Lil nit picky shagsalot... im sure i itterated my points clearly enough for you to decipher my posts.


----------



## hydroMD (Jul 17, 2014)

Christianity not a religion? 

What category would it fall under in your opinion?


Silky Shagsalot said:


> hydro used the word, "religion," a few times. religion is a man-made product. Christianity is not a religion.


----------



## hydroMD (Jul 17, 2014)

Nevaeh420 said:


> A "solar laser" is a term that I coined, because I just made it up a few years ago.
> 
> A "solar laser" is just surrounding a star with mirrors, to focus the electromagnetic energy, to do work. I'm sure that even if you could harvest 80% of a stars energy output, it would be like controlling millions of nuclear bombs, to do work.
> 
> ...


----------



## skunkd0c (Jul 17, 2014)

Nevaeh420 said:


> Yeah, whatever.
> 
> Mylar is more reflective then flat white paint, if I'm not mistaken.
> 
> ...


yes i did consider mylar but think of the cost
you would need many rolls of mylar to reflect the energy of a star 
i need a fair bit just to reflect the light back from my grow lights

so i was thinking you could paint some nearby celestial bodies flat white
im sure it would work out cheaper than mylar


----------



## Nevaeh420 (Jul 17, 2014)

hydroMD said:


> View attachment 3206528


Yeah, the "SOLAR LASERS" are just one of My prophecies.

I have many prophecies.

~PEACE~


----------



## Nevaeh420 (Jul 17, 2014)

skunkd0c said:


> yes i did consider mylar but think of the cost
> you would need many rolls of mylar to reflect the energy of a star
> i need a fair bit just to reflect the light back from my grow lights
> 
> ...


I could care less what you use to reflect the light, its about using natures nuclear power to do massive work.

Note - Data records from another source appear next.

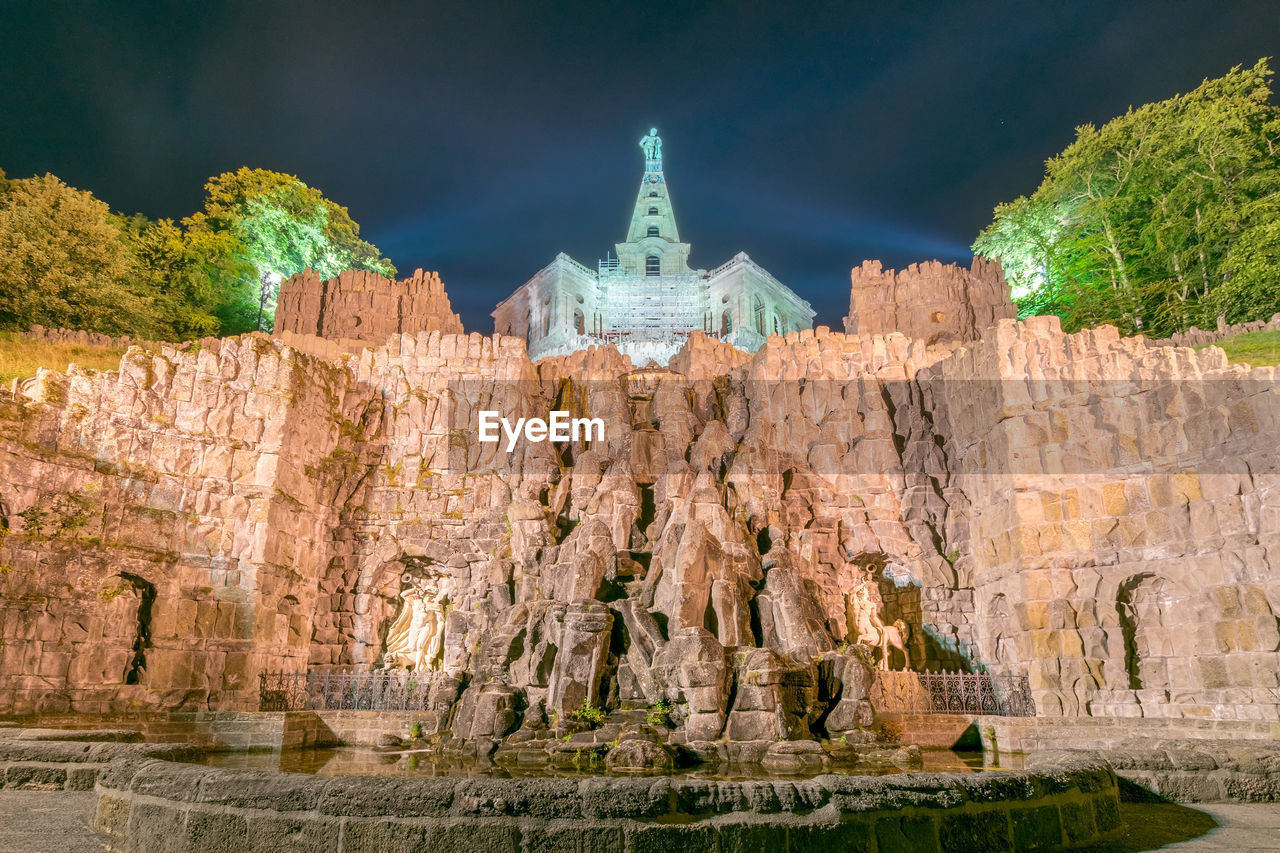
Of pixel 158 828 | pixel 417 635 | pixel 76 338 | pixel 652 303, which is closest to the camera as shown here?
pixel 158 828

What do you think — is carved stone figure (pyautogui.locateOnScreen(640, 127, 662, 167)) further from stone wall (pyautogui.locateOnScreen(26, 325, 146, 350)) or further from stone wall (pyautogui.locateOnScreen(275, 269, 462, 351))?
stone wall (pyautogui.locateOnScreen(26, 325, 146, 350))

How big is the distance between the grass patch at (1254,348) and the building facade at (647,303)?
1380 inches

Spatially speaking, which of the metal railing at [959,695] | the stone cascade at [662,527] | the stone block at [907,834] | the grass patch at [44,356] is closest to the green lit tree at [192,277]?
the grass patch at [44,356]

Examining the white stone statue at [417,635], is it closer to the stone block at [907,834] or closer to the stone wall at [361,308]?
the stone wall at [361,308]

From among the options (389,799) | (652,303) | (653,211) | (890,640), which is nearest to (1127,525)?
(890,640)

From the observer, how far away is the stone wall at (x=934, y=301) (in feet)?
115

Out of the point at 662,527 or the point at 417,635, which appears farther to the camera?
the point at 417,635

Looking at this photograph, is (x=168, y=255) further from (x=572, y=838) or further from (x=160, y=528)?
(x=572, y=838)

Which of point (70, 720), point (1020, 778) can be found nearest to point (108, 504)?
point (70, 720)

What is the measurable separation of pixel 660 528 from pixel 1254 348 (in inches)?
Result: 735

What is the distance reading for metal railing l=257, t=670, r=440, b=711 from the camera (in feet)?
61.0

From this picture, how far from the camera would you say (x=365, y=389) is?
81.6 ft

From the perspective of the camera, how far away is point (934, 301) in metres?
35.3

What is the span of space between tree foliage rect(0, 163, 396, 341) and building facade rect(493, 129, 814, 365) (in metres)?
15.5
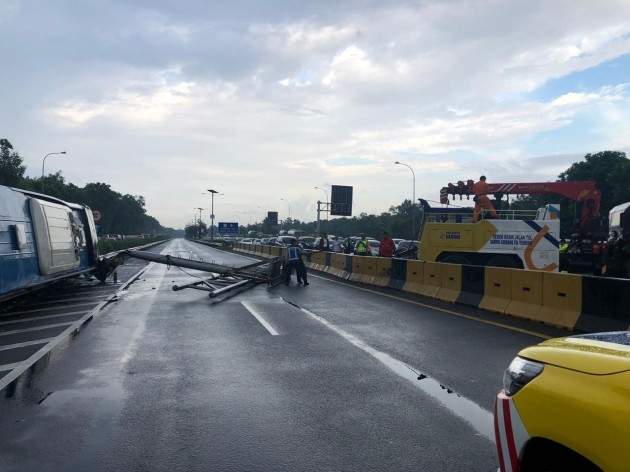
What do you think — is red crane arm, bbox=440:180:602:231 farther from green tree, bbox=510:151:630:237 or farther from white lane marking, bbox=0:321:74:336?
green tree, bbox=510:151:630:237

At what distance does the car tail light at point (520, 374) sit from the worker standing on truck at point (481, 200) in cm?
1495

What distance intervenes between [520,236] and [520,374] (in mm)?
14822

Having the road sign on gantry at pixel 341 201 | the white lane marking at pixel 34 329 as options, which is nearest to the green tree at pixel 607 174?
the road sign on gantry at pixel 341 201

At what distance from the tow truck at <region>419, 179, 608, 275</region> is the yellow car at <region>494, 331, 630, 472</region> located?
14362 millimetres

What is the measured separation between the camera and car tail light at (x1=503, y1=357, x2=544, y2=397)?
2699mm

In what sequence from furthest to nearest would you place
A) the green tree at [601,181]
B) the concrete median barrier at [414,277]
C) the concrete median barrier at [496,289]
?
the green tree at [601,181] → the concrete median barrier at [414,277] → the concrete median barrier at [496,289]

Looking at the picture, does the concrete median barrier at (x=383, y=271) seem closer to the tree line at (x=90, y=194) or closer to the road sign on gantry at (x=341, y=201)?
the tree line at (x=90, y=194)

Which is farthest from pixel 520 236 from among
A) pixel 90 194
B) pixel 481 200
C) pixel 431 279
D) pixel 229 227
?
pixel 90 194

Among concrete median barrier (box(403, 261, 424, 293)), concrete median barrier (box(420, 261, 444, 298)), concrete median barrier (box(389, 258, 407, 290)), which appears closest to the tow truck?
concrete median barrier (box(389, 258, 407, 290))

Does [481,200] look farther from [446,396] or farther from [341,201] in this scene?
[341,201]

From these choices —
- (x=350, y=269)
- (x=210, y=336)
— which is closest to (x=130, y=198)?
(x=350, y=269)

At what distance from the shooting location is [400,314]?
451 inches

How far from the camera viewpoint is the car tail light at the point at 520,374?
8.86 feet

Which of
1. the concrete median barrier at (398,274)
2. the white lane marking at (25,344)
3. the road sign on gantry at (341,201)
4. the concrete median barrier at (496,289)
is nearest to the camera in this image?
the white lane marking at (25,344)
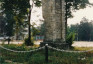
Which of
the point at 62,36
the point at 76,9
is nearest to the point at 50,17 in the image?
the point at 62,36

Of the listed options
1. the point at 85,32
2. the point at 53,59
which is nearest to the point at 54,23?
the point at 53,59

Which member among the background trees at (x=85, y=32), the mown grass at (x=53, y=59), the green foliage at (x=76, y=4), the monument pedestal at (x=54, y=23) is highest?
the green foliage at (x=76, y=4)

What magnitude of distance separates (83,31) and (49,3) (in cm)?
5162

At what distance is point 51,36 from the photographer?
54.7 ft

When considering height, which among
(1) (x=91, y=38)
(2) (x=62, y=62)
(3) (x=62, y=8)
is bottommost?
(1) (x=91, y=38)

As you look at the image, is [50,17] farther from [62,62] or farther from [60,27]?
[62,62]

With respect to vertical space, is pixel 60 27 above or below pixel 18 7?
below

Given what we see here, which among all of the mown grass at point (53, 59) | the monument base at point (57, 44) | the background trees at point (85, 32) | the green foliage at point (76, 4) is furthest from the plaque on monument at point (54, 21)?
the background trees at point (85, 32)

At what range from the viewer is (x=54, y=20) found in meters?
16.7

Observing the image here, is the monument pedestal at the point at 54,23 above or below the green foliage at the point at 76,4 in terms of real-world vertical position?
below

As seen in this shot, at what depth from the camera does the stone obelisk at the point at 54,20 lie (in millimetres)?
16688

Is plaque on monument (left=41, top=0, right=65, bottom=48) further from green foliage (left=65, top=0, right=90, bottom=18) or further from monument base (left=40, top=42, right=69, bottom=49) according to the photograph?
green foliage (left=65, top=0, right=90, bottom=18)

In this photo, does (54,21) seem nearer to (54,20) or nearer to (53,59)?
(54,20)

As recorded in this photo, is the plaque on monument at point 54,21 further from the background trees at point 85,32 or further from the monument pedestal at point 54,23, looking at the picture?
the background trees at point 85,32
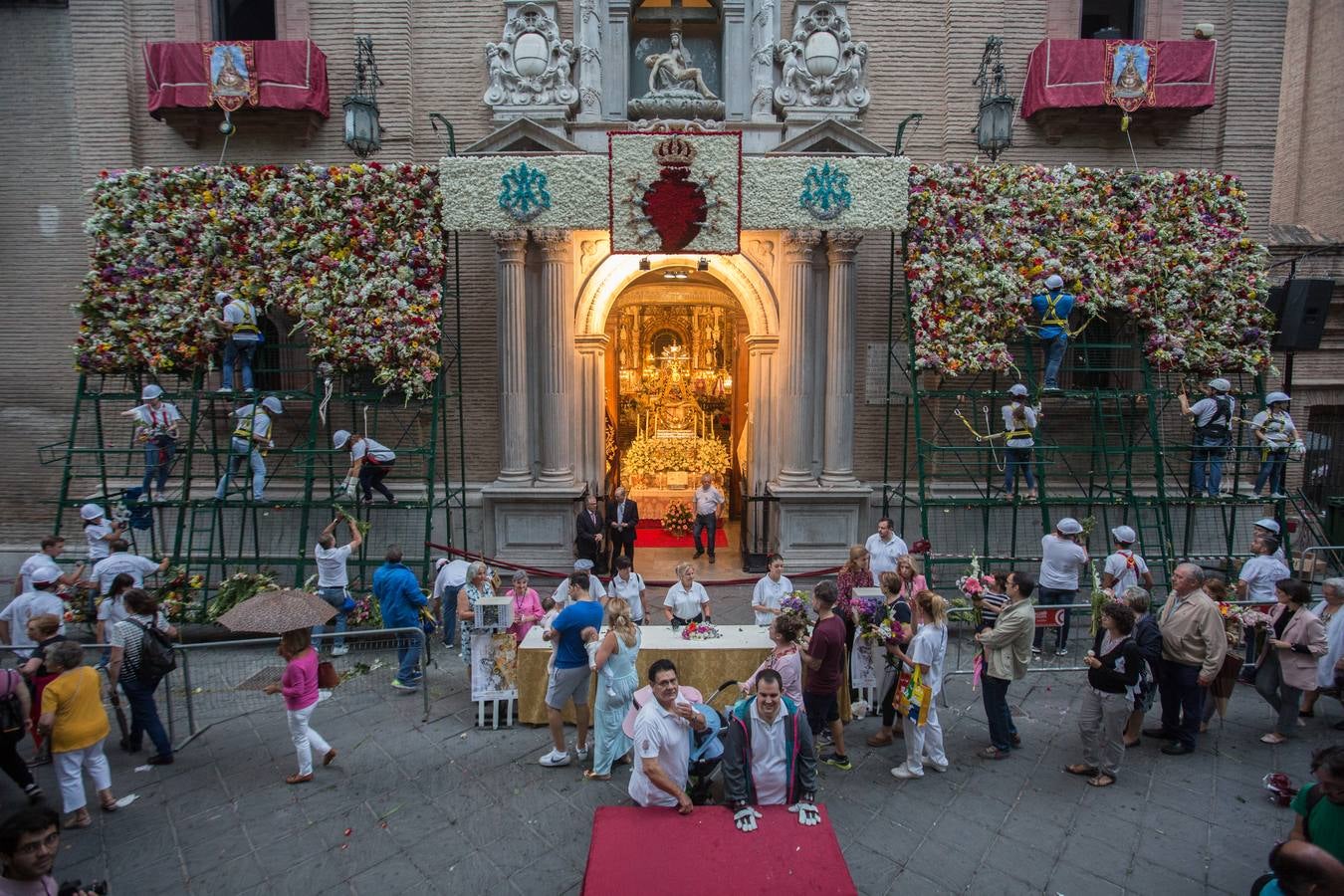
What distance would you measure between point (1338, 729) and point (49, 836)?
10.5 m

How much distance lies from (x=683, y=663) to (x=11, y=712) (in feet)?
17.7

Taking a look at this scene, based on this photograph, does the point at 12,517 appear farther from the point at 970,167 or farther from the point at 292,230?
the point at 970,167

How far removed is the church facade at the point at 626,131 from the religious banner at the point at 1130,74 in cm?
10

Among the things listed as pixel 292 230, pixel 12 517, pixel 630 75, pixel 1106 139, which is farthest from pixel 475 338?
pixel 1106 139

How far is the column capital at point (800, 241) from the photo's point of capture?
12.3 meters

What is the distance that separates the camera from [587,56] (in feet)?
41.5

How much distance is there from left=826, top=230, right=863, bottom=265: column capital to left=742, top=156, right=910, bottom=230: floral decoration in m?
0.62

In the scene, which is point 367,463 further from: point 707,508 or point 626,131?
point 626,131

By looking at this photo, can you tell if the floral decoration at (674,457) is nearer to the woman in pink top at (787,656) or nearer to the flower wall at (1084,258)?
the flower wall at (1084,258)

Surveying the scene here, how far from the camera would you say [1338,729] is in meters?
7.84

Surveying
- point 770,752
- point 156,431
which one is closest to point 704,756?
point 770,752

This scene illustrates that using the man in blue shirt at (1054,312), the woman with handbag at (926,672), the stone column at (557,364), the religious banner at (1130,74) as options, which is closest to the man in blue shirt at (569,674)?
the woman with handbag at (926,672)

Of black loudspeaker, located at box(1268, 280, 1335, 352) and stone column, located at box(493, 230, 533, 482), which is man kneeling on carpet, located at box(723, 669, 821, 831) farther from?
black loudspeaker, located at box(1268, 280, 1335, 352)

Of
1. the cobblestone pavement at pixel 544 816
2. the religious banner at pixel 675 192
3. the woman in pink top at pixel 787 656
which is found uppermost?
the religious banner at pixel 675 192
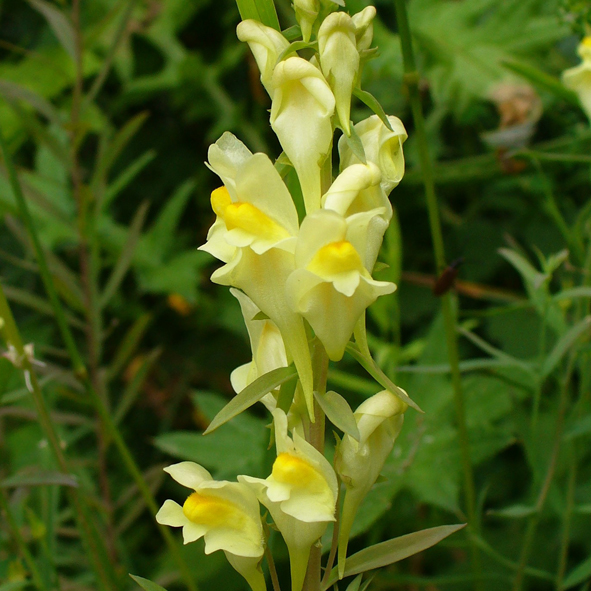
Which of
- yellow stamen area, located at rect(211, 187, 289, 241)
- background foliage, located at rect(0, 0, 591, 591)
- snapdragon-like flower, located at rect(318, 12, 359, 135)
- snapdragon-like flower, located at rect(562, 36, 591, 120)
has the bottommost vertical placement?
background foliage, located at rect(0, 0, 591, 591)

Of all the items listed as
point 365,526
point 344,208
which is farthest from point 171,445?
point 344,208

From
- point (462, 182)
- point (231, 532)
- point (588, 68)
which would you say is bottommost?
point (462, 182)

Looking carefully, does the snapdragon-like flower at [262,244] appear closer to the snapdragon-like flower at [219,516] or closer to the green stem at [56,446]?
the snapdragon-like flower at [219,516]

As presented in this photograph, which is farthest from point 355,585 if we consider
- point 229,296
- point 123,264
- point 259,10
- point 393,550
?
point 229,296

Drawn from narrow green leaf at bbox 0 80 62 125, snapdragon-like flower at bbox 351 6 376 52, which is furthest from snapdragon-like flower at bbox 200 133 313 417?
narrow green leaf at bbox 0 80 62 125

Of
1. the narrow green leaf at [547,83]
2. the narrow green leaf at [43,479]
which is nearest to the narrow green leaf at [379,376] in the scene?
the narrow green leaf at [43,479]

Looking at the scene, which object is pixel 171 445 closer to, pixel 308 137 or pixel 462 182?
pixel 308 137

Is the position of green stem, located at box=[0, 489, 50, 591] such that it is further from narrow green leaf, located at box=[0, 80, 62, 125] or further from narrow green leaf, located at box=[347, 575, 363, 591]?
narrow green leaf, located at box=[0, 80, 62, 125]
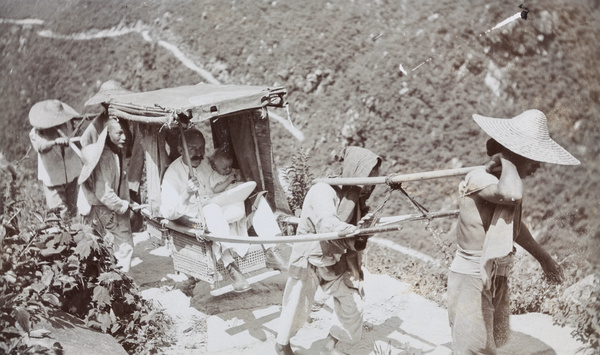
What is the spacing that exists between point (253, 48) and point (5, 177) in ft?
5.33

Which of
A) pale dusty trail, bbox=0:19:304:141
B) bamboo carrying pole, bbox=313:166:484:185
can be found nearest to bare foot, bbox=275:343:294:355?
bamboo carrying pole, bbox=313:166:484:185

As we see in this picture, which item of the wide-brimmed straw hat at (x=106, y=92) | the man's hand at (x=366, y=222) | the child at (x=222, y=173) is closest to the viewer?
the man's hand at (x=366, y=222)

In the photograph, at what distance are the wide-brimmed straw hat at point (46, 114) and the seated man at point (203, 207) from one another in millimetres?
764

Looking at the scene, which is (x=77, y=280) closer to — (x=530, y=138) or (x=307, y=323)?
(x=307, y=323)

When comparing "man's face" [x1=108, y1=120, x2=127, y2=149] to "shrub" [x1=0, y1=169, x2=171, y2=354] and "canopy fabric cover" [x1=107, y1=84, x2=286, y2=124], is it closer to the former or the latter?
"canopy fabric cover" [x1=107, y1=84, x2=286, y2=124]

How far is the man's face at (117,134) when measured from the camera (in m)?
3.92

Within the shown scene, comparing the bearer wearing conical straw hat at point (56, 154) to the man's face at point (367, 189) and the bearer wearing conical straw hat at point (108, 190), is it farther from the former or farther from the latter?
the man's face at point (367, 189)

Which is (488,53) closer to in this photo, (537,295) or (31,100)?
(537,295)

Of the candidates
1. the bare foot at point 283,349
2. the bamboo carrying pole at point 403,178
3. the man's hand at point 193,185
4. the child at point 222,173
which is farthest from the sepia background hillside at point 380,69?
the bare foot at point 283,349

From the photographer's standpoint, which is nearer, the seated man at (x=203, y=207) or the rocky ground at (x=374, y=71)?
the rocky ground at (x=374, y=71)

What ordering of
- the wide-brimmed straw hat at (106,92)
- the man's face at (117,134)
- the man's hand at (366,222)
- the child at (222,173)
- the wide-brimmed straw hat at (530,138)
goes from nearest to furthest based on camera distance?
the wide-brimmed straw hat at (530,138), the man's hand at (366,222), the wide-brimmed straw hat at (106,92), the man's face at (117,134), the child at (222,173)

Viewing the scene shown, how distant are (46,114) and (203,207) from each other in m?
1.05

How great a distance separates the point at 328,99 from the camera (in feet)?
13.6

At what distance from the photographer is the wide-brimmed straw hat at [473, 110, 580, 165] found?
106 inches
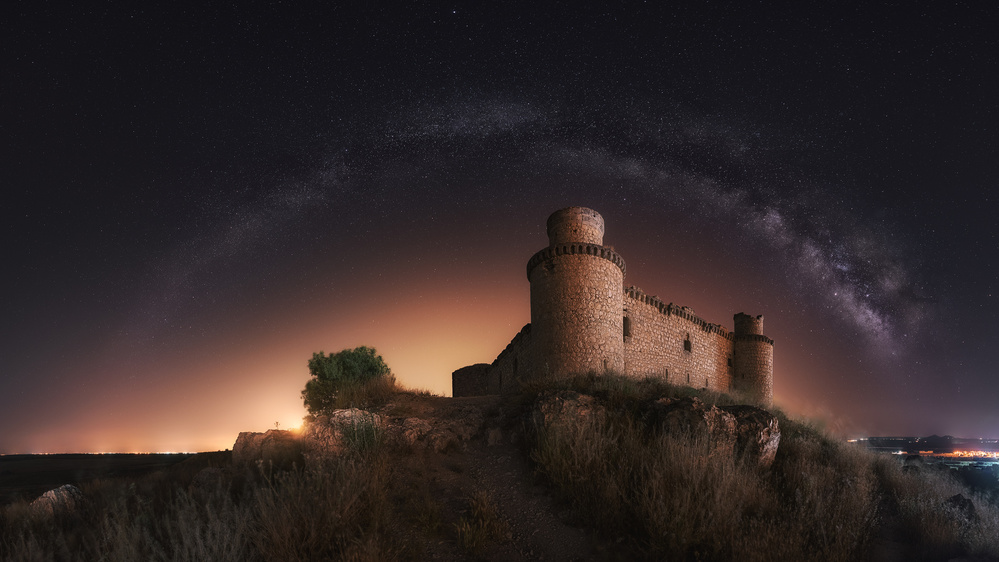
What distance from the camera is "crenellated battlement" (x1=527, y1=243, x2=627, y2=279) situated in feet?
57.2

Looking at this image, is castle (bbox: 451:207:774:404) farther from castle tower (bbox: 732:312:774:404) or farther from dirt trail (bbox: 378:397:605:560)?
castle tower (bbox: 732:312:774:404)

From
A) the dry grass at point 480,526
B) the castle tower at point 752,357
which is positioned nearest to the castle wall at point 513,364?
the dry grass at point 480,526

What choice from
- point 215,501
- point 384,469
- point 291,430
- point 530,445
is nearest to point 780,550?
point 530,445

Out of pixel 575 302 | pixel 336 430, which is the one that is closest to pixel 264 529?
pixel 336 430

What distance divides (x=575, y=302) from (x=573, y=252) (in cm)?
208

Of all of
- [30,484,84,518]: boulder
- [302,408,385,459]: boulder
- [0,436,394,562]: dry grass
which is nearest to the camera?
[0,436,394,562]: dry grass

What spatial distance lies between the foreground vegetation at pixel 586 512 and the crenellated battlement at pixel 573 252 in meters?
9.75

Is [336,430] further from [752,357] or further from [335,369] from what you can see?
[752,357]

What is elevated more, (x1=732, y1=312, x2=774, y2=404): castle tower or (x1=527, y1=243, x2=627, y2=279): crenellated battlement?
(x1=527, y1=243, x2=627, y2=279): crenellated battlement

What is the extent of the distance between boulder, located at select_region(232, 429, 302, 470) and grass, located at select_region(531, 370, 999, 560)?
4.59m

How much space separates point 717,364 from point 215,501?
31.5 metres

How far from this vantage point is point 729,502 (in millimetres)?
5164

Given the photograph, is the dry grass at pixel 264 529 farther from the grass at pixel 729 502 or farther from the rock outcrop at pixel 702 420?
the rock outcrop at pixel 702 420

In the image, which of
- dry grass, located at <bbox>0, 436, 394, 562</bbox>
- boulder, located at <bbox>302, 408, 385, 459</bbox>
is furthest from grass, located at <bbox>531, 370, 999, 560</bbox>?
boulder, located at <bbox>302, 408, 385, 459</bbox>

Its not like its going to happen any time soon. This prophecy is for the distant future.

~PEACE~


----------



## Sativied (Jul 17, 2014)

Nevaeh420 said:


> I could care less what you use to reflect the light, its about using natures nuclear power to do massive work.
> 
> Its not like its going to happen any time soon. This prophecy is for the distant future.
> 
> ~PEACE~


How much?


----------



## skunkd0c (Jul 17, 2014)

Nevaeh420 said:


> I could care less what you use to reflect the light, its about using natures nuclear power to do massive work.
> 
> Its not like its going to happen any time soon. This prophecy is for the distant future.
> 
> ~PEACE~


you could of told me you cunt, i just ordered 1000 tins of flat white paint from my pal dave he works for the council 
gonna have to phone him now and see if he will keep it for me for about 10,000 years


----------



## Silky Shagsalot (Jul 18, 2014)

christianity is a belief, not a religion. 
i guess that's very debatable, lol... maybe they're all off-shoots of each other. when they were making my dog-tags i said my religion was christian, and they said that wasn't a religion. well uncle sam oughta know, right?


----------



## hydroMD (Jul 18, 2014)

Maybe because there are many branches of christianity? Im stumped on that one...

Thanks for your service brotha


----------



## ayr0n (Jul 18, 2014)

Sativied said:


> How much?


----------



## ThE sAtIvA hIgH (Jul 18, 2014)

its funny though isnt it, we(nassa) are observing as we speak new stars (suns) being created out in space and i dont see any god getting involved .
how can people claim a god made our star/sun yet we are observing stars being created and stars dying out all over the universe without any god helping ?


----------



## Northern Lights Grower (Jul 18, 2014)

They already have the technology to fly pretty damn far away, but relativity would apply and the people on board would never see earth in that decade or century again.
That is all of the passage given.